*** Exercise data ***

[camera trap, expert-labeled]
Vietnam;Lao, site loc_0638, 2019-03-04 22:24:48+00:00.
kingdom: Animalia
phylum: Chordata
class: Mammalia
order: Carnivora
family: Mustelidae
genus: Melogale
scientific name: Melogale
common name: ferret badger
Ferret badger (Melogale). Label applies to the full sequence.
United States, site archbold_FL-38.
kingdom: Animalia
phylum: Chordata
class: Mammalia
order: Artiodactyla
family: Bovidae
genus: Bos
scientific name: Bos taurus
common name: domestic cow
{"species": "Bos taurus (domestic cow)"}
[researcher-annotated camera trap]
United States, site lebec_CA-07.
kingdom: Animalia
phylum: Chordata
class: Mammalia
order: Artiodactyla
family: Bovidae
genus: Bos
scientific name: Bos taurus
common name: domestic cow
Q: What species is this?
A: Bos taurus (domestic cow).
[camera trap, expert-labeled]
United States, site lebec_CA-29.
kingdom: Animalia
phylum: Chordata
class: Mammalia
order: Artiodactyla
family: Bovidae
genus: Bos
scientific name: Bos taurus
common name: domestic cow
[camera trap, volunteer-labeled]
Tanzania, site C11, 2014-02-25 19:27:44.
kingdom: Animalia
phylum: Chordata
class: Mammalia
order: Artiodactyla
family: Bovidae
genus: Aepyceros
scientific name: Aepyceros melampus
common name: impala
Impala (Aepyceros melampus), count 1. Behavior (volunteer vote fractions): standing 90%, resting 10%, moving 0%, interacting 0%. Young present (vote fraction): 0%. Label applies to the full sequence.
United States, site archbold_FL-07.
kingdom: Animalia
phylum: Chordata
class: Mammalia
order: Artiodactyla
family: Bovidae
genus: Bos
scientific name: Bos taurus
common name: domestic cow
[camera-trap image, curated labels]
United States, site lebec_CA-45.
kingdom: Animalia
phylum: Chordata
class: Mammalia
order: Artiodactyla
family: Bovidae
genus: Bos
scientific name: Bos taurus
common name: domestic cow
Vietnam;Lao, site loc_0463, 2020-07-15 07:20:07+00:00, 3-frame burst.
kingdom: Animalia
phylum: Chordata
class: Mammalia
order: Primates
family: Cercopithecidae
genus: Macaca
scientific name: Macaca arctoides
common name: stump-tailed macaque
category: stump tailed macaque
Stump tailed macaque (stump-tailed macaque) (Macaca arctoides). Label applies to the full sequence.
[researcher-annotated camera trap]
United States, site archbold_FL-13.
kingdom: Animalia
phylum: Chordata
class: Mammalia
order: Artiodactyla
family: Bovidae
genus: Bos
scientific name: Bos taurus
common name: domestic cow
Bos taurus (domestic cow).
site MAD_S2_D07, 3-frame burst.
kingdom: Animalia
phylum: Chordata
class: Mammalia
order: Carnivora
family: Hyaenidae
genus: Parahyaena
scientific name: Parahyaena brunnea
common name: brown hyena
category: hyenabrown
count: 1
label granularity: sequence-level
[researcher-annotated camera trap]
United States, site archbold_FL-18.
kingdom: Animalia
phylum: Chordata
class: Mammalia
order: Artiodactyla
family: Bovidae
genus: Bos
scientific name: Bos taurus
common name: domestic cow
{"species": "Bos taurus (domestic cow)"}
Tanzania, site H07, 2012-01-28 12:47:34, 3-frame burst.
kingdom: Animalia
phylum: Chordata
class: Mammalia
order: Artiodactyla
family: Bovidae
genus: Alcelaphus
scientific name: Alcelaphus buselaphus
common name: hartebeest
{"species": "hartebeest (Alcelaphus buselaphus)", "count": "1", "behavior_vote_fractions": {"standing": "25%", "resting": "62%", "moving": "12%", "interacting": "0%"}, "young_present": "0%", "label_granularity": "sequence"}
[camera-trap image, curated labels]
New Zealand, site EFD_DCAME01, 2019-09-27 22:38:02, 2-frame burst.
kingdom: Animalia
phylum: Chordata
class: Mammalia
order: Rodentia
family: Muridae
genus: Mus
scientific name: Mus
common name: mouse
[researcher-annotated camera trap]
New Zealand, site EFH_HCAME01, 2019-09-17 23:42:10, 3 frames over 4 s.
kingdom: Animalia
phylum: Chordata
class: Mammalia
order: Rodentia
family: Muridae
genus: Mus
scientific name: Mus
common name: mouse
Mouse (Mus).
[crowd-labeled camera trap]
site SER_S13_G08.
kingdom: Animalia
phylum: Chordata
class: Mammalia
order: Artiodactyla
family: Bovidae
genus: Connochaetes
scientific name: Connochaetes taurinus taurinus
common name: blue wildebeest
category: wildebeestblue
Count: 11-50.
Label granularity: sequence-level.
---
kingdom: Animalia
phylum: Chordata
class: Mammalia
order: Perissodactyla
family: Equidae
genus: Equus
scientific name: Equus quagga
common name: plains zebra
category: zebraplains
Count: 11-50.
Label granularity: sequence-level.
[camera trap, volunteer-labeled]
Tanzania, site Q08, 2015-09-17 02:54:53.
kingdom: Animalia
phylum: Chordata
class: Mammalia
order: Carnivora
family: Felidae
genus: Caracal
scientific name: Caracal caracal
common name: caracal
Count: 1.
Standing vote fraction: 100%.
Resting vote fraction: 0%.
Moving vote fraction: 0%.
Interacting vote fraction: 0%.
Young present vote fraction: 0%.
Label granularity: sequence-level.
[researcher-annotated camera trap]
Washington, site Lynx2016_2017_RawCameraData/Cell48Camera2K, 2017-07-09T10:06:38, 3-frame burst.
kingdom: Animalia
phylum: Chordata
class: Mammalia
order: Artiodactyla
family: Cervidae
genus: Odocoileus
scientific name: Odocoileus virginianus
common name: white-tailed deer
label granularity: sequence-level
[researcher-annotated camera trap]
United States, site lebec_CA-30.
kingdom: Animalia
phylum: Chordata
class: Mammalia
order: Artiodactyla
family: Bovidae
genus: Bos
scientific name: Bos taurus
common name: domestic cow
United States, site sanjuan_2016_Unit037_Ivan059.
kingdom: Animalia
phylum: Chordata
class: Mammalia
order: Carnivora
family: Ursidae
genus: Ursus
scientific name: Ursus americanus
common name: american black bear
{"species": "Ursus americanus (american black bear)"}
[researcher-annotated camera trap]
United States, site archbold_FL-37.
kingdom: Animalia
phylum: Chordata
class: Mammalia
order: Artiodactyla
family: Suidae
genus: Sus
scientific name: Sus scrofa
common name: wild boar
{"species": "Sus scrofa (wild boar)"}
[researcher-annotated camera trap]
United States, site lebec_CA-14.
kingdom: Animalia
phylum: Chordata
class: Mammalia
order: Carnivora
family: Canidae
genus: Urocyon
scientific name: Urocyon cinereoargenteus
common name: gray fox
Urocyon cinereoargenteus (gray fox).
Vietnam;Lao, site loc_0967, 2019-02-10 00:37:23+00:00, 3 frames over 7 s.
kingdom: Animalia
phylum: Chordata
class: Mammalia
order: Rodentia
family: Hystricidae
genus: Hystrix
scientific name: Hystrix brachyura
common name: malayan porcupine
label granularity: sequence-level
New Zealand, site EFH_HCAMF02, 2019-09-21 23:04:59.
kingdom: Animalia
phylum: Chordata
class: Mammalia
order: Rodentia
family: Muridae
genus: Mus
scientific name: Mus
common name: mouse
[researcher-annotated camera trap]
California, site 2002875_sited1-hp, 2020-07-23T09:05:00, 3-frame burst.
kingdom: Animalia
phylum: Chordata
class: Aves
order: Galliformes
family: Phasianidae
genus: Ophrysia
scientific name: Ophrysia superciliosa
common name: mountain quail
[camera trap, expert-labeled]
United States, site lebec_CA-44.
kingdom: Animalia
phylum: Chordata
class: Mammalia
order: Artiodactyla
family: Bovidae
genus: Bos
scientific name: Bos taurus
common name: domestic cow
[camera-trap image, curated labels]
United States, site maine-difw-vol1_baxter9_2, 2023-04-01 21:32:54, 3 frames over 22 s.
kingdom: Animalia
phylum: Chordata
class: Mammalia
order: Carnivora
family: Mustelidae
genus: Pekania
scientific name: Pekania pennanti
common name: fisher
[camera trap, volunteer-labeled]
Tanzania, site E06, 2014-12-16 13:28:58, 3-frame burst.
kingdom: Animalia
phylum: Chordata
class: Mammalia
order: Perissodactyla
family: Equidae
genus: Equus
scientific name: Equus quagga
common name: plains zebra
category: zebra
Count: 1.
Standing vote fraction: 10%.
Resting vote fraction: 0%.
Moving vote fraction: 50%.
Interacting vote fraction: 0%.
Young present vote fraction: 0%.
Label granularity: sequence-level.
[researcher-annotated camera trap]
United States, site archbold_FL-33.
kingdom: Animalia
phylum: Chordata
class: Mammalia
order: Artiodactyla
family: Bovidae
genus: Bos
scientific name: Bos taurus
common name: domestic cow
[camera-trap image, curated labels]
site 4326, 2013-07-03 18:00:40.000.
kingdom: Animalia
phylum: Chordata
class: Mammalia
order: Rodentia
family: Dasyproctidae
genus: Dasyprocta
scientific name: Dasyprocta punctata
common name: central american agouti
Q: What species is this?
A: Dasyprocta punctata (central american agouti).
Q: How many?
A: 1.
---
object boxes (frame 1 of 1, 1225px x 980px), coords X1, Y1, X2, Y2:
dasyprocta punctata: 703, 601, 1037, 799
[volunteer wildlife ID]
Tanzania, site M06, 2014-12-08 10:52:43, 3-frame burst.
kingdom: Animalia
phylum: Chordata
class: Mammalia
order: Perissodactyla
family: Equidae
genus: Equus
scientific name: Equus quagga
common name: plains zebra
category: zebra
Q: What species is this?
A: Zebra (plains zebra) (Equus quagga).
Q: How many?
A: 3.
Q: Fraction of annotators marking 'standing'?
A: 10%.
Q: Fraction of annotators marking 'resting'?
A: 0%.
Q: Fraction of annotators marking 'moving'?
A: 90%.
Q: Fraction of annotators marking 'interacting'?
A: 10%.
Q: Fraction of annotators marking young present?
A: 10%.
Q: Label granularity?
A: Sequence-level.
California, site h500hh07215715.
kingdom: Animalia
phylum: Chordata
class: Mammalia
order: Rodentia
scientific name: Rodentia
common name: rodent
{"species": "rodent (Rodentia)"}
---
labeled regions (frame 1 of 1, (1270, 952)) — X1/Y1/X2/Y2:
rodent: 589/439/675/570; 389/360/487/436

*** End of Exercise data ***

■ Try it ■
Write the lines out again exactly, beginning at the line that contains "Q: Label granularity?" and stopping only at the final line of the listing above.

■ Finished exercise ■
Q: Label granularity?
A: Sequence-level.
California, site h500hh07215715.
kingdom: Animalia
phylum: Chordata
class: Mammalia
order: Rodentia
scientific name: Rodentia
common name: rodent
{"species": "rodent (Rodentia)"}
---
labeled regions (frame 1 of 1, (1270, 952)) — X1/Y1/X2/Y2:
rodent: 589/439/675/570; 389/360/487/436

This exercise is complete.